--- EXERCISE PASSAGE ---
##############################

“One, two, three, four,” I utter as I count the number of people hitting me on the Brooklyn Bridge. Before you get too scared, I am on the pedestrian walkway, high above the roaring traffic below. These little brushes with my fellow walkers aren’t so damaging to me physically but perhaps emotionally. I often hear the words “wonderful” and “pleasant” used to describe the journey across the Brooklyn Bridge. And as I met a teen face to face on the Brooklyn Bridge, one of those who at a crowded mall at the holidays lets oncoming pedestrian traffic move for them, we collided somewhere over the East River.
What no one tells you about the Brooklyn Bridge is that it can literally drive you mad, something I imagine remains eerily connected to its rather dark history. A white line divides the two sides of the pedestrian platform, one side for bikers and one for those on foot. And those little sections are divided themselves with giant arrows pointing where you should be on your side, depending on if you are coming into Manhattan or leaving it. And below all of this commotion are cars, trucks and vans gliding on by at speeds I don’t want to know from up here.
I am not a rule breaker. I stay inside the lines of the coloring book like the best of them. However I have my limits. On the Brooklyn Bridge, you must fight for your right to stay alive. I can see that teen I will later collide with up ahead. The whole group of four has now spanned the entire walk lane, hording over both sides of traffic. They are even overflowing into the bike lines. As bikes come whizzing past, a tourist could very well go down in this moment and I hold my resolve. I won’t become a statistic on this bridge. And with a boom and a teenage hairy eyeball, I stay on my lane and my side, all to survive this bridge.
My struggles on the Brooklyn Bridge are truly minor compared to those who built the connector between Manhattan and Brooklyn. Over a hundred workers were paralyzed while working on the bedrock 44 feet below. At least two dozen died in fires, explosions and collapses while building the Brooklyn Bridge. Even the own bridge’s creator, John Augustus Roebling never got to see his design come to fruition. Roebling died in a freak accident days before construction began. His son Washington would take over until he too would experience caisson disease due to working on the bedrock. His wife Emily would help communicate Roebling’s vision. She would also be the first to ride over the bridge when it opened on May 24, 1883.
I guess I had visions of the Brooklyn Bridge being a somewhat romantic experience. Coming from one land to another via an 1883 construction has a certain ring to it. It is also mere poetry to traverse a landmark that would in essence change New York forever. And yet, I can’t enjoy it completely. With each passing step, there is another group that takes over the walkway and the bike path. Luckily for the bikers they have bells to ring to get these saunters to move. I need a bell to keep sane.

##############################

--- STUDY MATERIAL ---
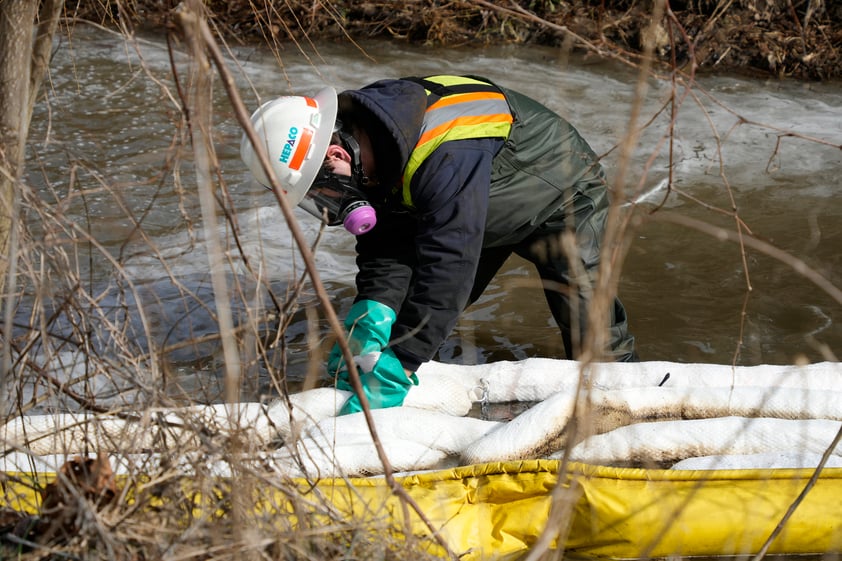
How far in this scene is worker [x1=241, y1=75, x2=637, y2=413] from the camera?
113 inches

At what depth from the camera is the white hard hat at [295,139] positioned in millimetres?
2838

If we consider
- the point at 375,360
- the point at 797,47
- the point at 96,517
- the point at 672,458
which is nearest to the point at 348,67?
the point at 797,47

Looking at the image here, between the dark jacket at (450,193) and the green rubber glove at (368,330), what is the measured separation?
0.07 meters

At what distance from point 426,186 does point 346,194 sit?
284mm

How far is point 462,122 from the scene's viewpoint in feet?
9.87

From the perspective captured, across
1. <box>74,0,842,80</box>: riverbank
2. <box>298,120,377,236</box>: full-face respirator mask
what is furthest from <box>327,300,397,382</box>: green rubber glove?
<box>74,0,842,80</box>: riverbank

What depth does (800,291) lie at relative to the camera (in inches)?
171

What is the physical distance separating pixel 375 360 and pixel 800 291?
7.86 ft

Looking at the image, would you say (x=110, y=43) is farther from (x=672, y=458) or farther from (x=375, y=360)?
(x=672, y=458)

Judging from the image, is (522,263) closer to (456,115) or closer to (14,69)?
(456,115)

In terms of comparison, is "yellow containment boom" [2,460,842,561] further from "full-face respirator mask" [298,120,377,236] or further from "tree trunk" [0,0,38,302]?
"tree trunk" [0,0,38,302]

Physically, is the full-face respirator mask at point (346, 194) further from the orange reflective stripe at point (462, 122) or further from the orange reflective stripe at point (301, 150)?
the orange reflective stripe at point (462, 122)

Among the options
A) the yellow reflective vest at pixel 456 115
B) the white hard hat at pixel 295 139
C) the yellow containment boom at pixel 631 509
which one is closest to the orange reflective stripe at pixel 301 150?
the white hard hat at pixel 295 139

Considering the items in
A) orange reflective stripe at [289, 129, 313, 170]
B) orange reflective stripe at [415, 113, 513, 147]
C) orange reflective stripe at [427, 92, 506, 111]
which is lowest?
orange reflective stripe at [289, 129, 313, 170]
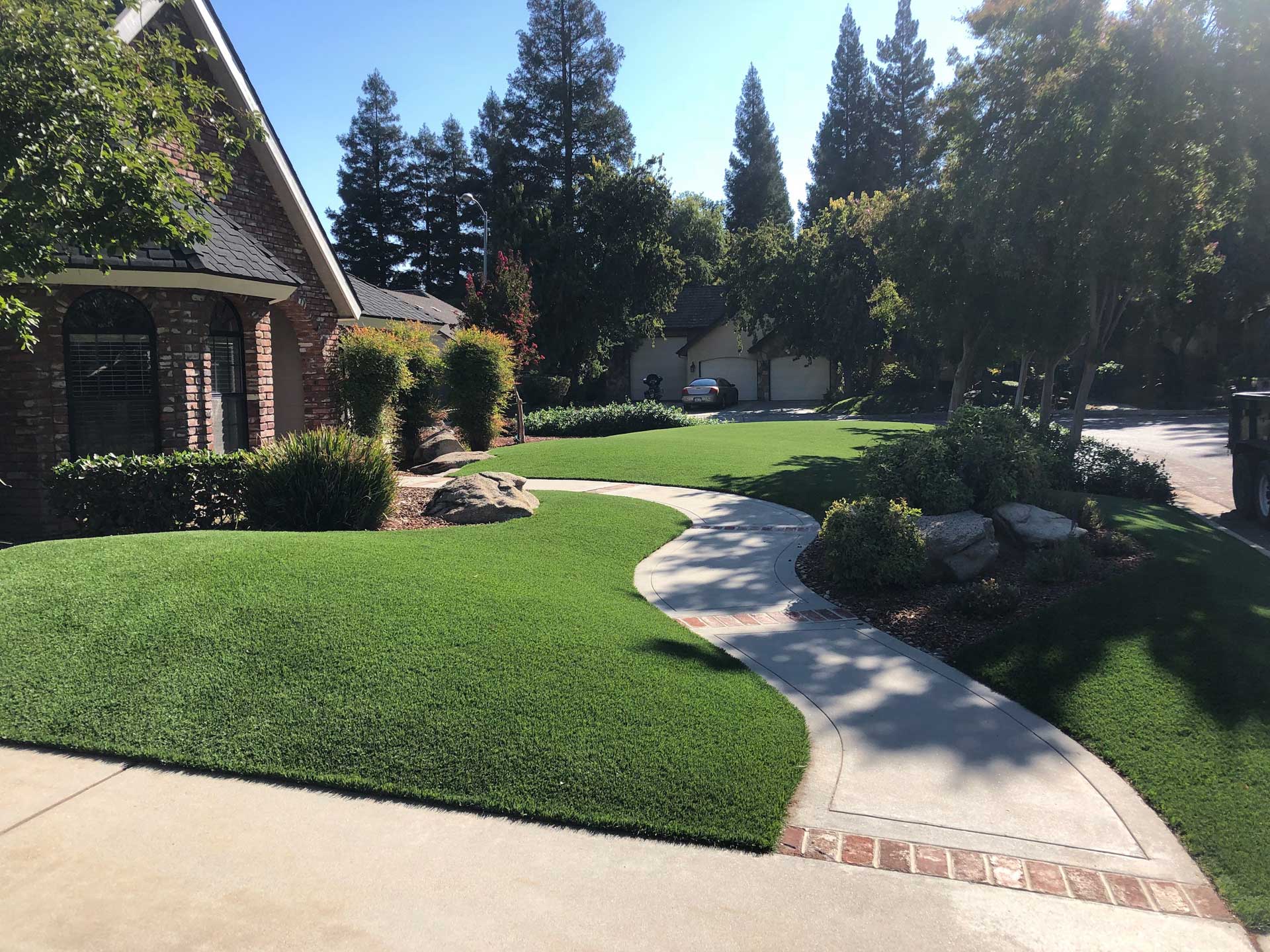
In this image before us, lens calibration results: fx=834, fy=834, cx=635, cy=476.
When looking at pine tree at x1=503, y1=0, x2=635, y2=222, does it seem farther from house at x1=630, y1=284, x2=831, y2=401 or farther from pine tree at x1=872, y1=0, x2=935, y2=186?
pine tree at x1=872, y1=0, x2=935, y2=186

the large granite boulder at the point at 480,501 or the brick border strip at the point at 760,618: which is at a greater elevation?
the large granite boulder at the point at 480,501

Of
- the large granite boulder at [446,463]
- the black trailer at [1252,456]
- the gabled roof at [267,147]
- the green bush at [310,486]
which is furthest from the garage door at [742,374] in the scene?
the green bush at [310,486]

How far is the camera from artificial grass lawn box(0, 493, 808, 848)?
4168mm

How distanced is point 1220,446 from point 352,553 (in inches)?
879

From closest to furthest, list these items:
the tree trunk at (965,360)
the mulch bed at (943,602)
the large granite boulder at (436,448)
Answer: the mulch bed at (943,602) < the large granite boulder at (436,448) < the tree trunk at (965,360)

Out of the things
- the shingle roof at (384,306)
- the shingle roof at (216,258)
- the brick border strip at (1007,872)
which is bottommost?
the brick border strip at (1007,872)

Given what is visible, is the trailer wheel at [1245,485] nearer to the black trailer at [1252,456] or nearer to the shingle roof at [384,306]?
the black trailer at [1252,456]

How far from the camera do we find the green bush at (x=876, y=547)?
24.4 feet

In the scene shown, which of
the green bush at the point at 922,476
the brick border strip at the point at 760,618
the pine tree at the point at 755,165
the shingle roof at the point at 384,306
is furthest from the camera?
the pine tree at the point at 755,165

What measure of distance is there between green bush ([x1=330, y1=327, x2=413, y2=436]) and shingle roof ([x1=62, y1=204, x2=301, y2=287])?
8.53ft

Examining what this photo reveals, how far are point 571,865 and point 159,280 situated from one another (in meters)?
9.60

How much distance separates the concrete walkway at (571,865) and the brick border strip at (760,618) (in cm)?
184

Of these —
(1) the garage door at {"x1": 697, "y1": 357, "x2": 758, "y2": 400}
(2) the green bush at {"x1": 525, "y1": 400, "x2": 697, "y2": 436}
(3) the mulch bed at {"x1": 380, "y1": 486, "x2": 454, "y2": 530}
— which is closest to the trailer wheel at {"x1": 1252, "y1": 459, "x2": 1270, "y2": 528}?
(3) the mulch bed at {"x1": 380, "y1": 486, "x2": 454, "y2": 530}

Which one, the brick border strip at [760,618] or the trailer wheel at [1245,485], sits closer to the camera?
the brick border strip at [760,618]
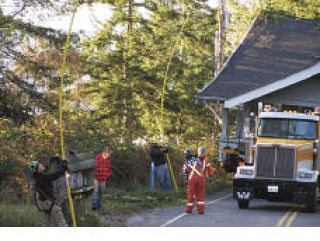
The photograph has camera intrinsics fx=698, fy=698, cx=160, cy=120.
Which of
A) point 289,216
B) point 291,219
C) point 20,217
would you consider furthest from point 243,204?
point 20,217

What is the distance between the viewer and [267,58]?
105 feet

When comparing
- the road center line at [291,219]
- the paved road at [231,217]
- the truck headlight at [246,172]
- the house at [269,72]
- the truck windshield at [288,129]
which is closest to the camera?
the paved road at [231,217]

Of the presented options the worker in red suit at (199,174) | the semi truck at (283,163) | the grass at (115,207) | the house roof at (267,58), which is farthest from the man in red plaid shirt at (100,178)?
the house roof at (267,58)

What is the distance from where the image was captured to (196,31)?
36844 mm

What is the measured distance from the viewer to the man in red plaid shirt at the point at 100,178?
711 inches

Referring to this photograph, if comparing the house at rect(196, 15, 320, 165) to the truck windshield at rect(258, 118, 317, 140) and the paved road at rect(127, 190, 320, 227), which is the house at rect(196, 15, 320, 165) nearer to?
the truck windshield at rect(258, 118, 317, 140)

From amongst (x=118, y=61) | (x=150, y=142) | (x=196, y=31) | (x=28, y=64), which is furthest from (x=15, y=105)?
(x=196, y=31)

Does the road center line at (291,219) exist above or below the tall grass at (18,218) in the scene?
below

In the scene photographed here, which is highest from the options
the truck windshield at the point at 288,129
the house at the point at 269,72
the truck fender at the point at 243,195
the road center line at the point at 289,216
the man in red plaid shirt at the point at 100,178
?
the house at the point at 269,72

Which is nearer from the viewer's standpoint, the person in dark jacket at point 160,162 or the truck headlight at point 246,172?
the truck headlight at point 246,172

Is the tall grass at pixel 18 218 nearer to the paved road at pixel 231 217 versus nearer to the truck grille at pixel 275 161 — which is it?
the paved road at pixel 231 217

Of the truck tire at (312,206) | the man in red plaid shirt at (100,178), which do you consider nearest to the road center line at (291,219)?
the truck tire at (312,206)

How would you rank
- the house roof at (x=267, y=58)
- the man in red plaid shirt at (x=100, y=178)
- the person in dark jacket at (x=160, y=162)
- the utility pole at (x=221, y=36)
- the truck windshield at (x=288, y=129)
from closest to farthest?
the man in red plaid shirt at (x=100, y=178) → the truck windshield at (x=288, y=129) → the person in dark jacket at (x=160, y=162) → the house roof at (x=267, y=58) → the utility pole at (x=221, y=36)
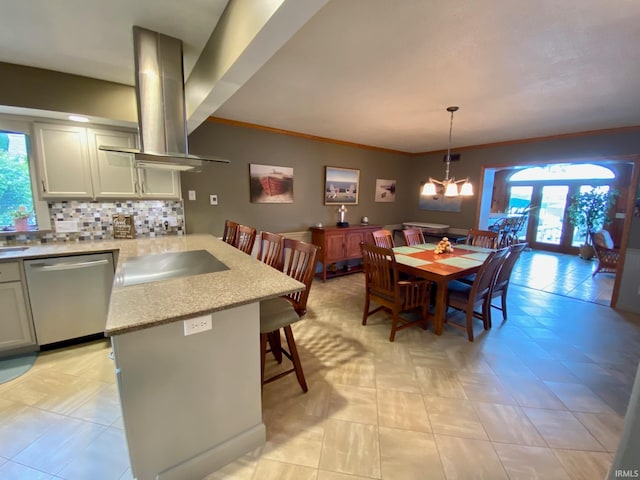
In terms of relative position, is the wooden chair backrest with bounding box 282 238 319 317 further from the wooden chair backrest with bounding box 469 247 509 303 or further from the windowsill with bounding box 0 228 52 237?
the windowsill with bounding box 0 228 52 237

##############################

--- EXERCISE TASKS ---
1 - Copy the Brooklyn Bridge essay word for word from "I am not a rule" to "survive this bridge.".
2 - In the Brooklyn Bridge essay, on what date did the bridge open?
3 - Extend the Brooklyn Bridge essay by writing on from its final sentence.

--- ANSWERS FOR EACH ITEM ---
1 -
I am not a rule breaker. I stay inside the lines of the coloring book like the best of them. However I have my limits. On the Brooklyn Bridge, you must fight for your right to stay alive. I can see that teen I will later collide with up ahead. The whole group of four has now spanned the entire walk lane, hording over both sides of traffic. They are even overflowing into the bike lines. As bikes come whizzing past, a tourist could very well go down in this moment and I hold my resolve. I won’t become a statistic on this bridge. And with a boom and a teenage hairy eyeball, I stay on my lane and my side, all to survive this bridge.

2 - May 24, 1883.

3 -
The constant brushes with tourists and locals are nothing new. Just after the Brooklyn Bridge’s opening, a stampede occurred, killing 12 and injuring 35 people. Apparently some believed the bridge was collapsing so mass hysteria took place. In an effort to put minds at ease and avoid future catastrophe, circus promoter P.T Barnum brought 21 elephants across the bridge to show its strength.
I reach the halfway point and I stop, putting aside my impatience to take in the moment I had envisioned. Another world is just a half mile away. I imagine what Emily Roebling thought of her journey across the water. So much loss went into building the first steel suspension bridge in the world. I hypothesize it was a bittersweet journey for Emily, just as my trip across walking on water was today.
By the time I make it to the end of the Brooklyn Bridge, I collapse on a few benches provided. These seem cleverly placed for those who just went insane on the Brooklyn Bridge journey. I can handle a one mile walk, but not when with each step I could be taken out by a teen or a biker.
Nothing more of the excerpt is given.